** Study questions **
A - In the product review below, what deployment time does the FAQ give for the Enterprise tier?
B - Copy out everything in the product review below from "## Where I paused" down to "before I commit.".

** Document text **
The pricing headline stopped me: "Self-hosted, so no usage limits. Pay once, own the code forever." That is the right thing to say to me. We are a registered investment advisor. Data does not leave our systems. Full stop. So the framing landed. I kept reading.

Then I hit the Starter tier at $79 and I immediately got suspicious. That is a price point for a side project, not a compliance-grade document search tool. My brain went: is this a real product or a template someone built over a weekend?

## Where I paused

The FAQ. Specifically: "How long to deploy? Starter: 15 minutes with Docker. Enterprise: 1-2 hours with Kubernetes." I sat on that for a minute. We have deployed enough Docker things to know that 15 minutes is the time it takes before something breaks and you spend 4 hours on Stack Overflow. But the fact that there is a video walkthrough mentioned and a Docker demo image with no signup gave me a small amount of hope. That is the right way to present this. Let me run it before I commit.

## What I distrusted

This. Right here on the page: "Honest disclosure: we don't have live customers on this idea yet. We shipped the strategy package; you ship the customer conversations."

** Material supplied **
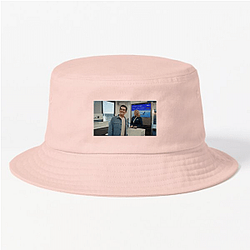 Ty Burrell Collection for fans Ty Burrell Hats & Caps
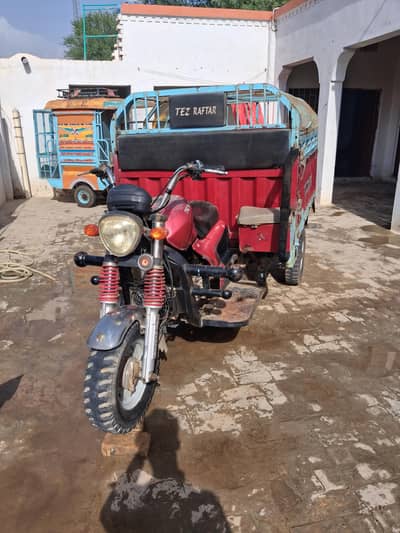loader for sale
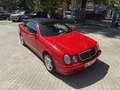 Mercedes-Benz CLK 320 Cabrio Elegance - thumbnail 1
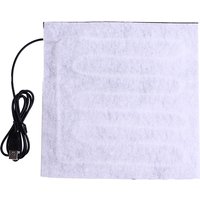 22cm 22x Usb High Quality Durable Practical For Aliexpress Shoppers High Quality For Daily Use 22x 5v Usb Pet Warmer Heating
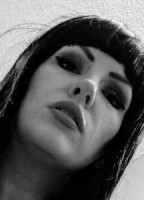 STEPHY MISS CURVY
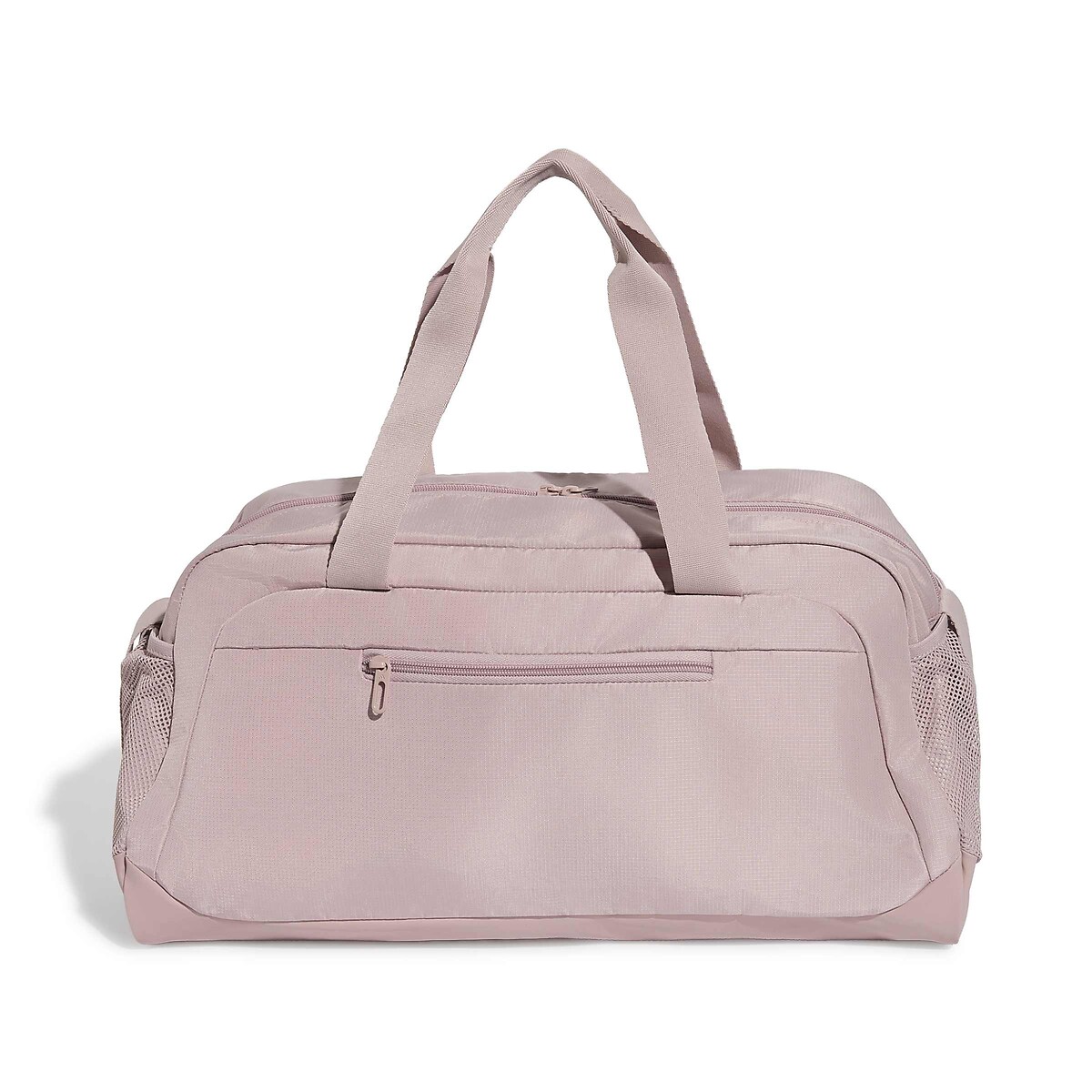 Sac de sport Defender petit format rose, adidas Performance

** Solutions for each task **
A - 1-2 hours with Kubernetes.

B -
## Where I paused

The FAQ. Specifically: "How long to deploy? Starter: 15 minutes with Docker. Enterprise: 1-2 hours with Kubernetes." I sat on that for a minute. We have deployed enough Docker things to know that 15 minutes is the time it takes before something breaks and you spend 4 hours on Stack Overflow. But the fact that there is a video walkthrough mentioned and a Docker demo image with no signup gave me a small amount of hope. That is the right way to present this. Let me run it before I commit.